## [Work task]
Please transcribe the message below about pagemap and swapped-out shmem pages, reproducing every line of it without changes.

## [Excerpted passage]
Yes it helps, thanks.

So I can understand now on how that patch comes initially, even if it may not
work for PM_SOFT_DIRTY but it seems working indeed for PM_SWAP.

However I have a concern that I raised also in the other thread: I think
there'll be an extra and meaningless xa_load() for all the real pte_none()s
that aren't swapped out but just having no page at the back from the very
beginning.  That happens much more frequent when the memory being observed by
pagemap is mapped in a huge chunk and sparsely mapped.

With old code we'll simply skip those ptes, but now I have no idea how much
overhead would a xa_load() brings.

Btw, I think there's a way to implement such an idea similar to the swap
special uffd-wp pte - when page reclaim of shmem pages, instead of putting a
none pte there maybe we can also have one bit set in the none pte showing that
this pte is swapped out.  When the page faulted back we just drop that bit.

That bit could be also scanned by pagemap code to know that this page was
swapped out.  That should be much lighter than xa_load(), and that identifies
immediately from a real none pte just by reading the value.

Do you think this would work?

> 
> The only outstanding note I have is about the compatibility of our
> patches around pte_to_pagemap_entry(). I think the resulting code
> should look like this:
> 
> 	static pagemap_entry_t pte_to_pagemap_entry(...)

## [Dataset extract]
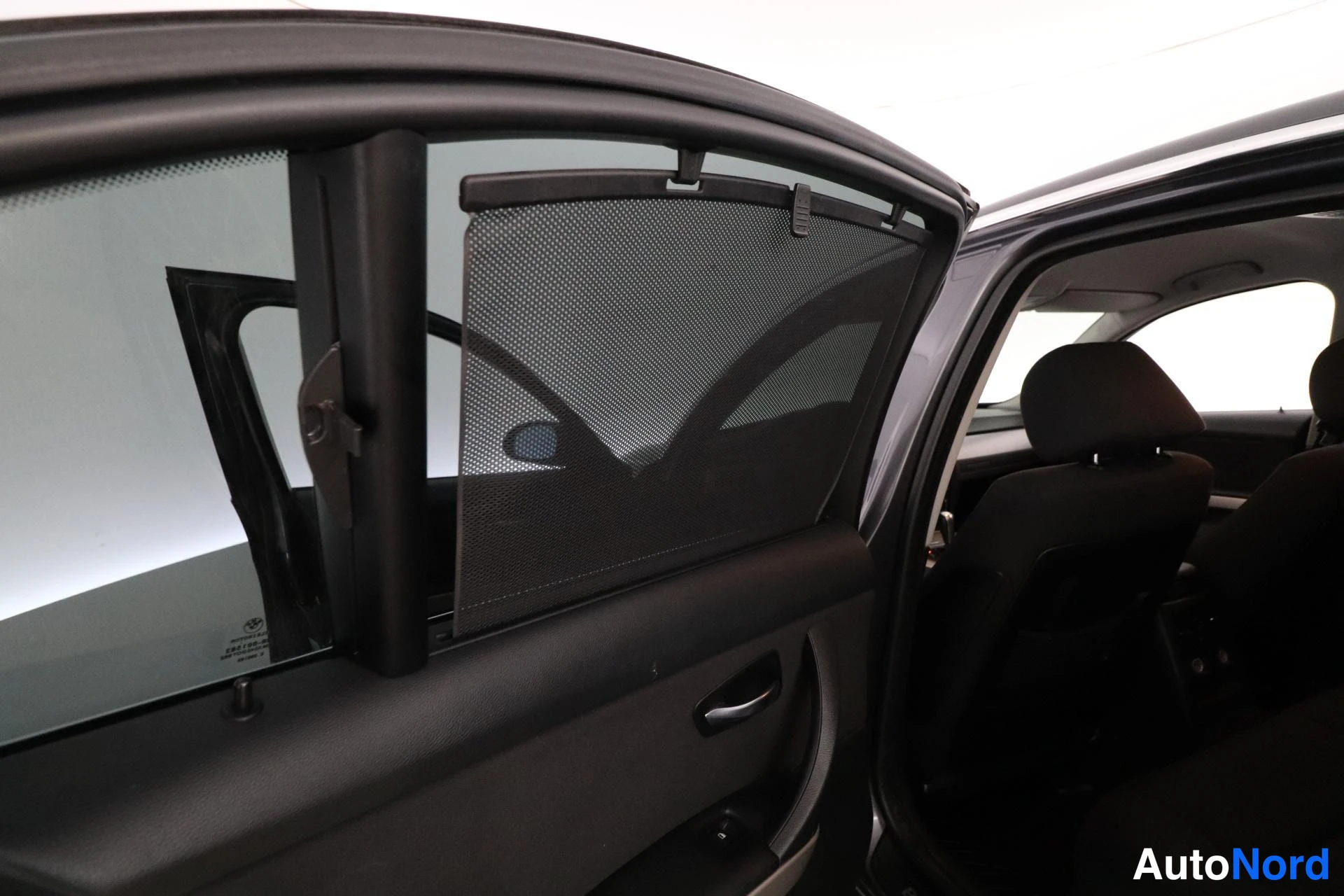 Harmaa BMW 330d xDrive 2006, yksityiskohta, kuva 15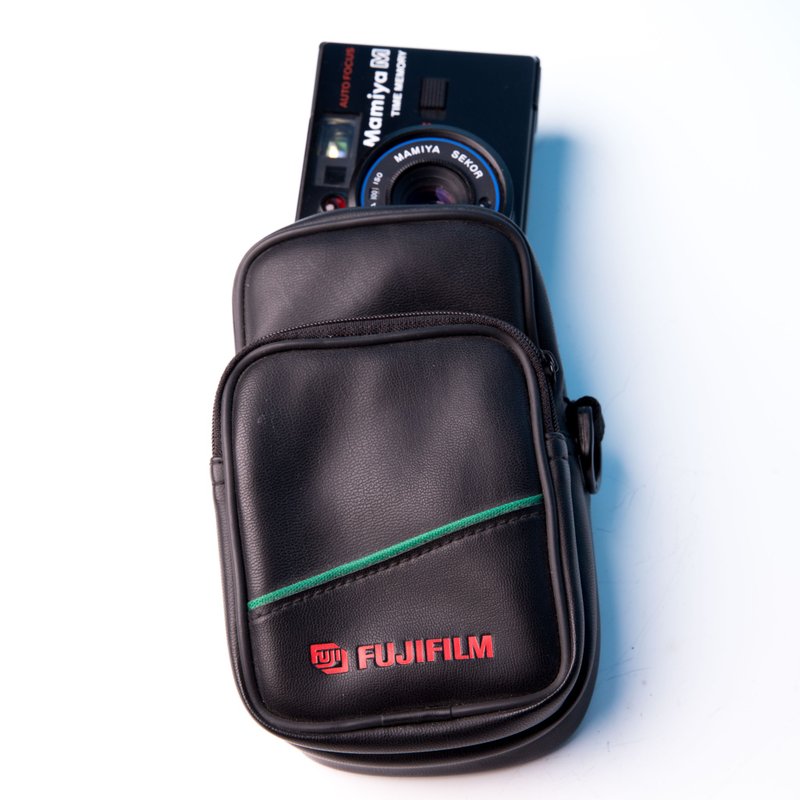 桑惠商號 昭和時期 日本 FUJIFILM富士底片 真皮革揹掛兩用相機包 - 相機包/相機袋 - 真皮 黑色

## [Task solution]
Yes it helps, thanks.

So I can understand now on how that patch comes initially, even if it may not
work for PM_SOFT_DIRTY but it seems working indeed for PM_SWAP.

However I have a concern that I raised also in the other thread: I think
there'll be an extra and meaningless xa_load() for all the real pte_none()s
that aren't swapped out but just having no page at the back from the very
beginning.  That happens much more frequent when the memory being observed by
pagemap is mapped in a huge chunk and sparsely mapped.

With old code we'll simply skip those ptes, but now I have no idea how much
overhead would a xa_load() brings.

Btw, I think there's a way to implement such an idea similar to the swap
special uffd-wp pte - when page reclaim of shmem pages, instead of putting a
none pte there maybe we can also have one bit set in the none pte showing that
this pte is swapped out.  When the page faulted back we just drop that bit.

That bit could be also scanned by pagemap code to know that this page was
swapped out.  That should be much lighter than xa_load(), and that identifies
immediately from a real none pte just by reading the value.

Do you think this would work?

> 
> The only outstanding note I have is about the compatibility of our
> patches around pte_to_pagemap_entry(). I think the resulting code
> should look like this:
> 
> 	static pagemap_entry_t pte_to_pagemap_entry(...)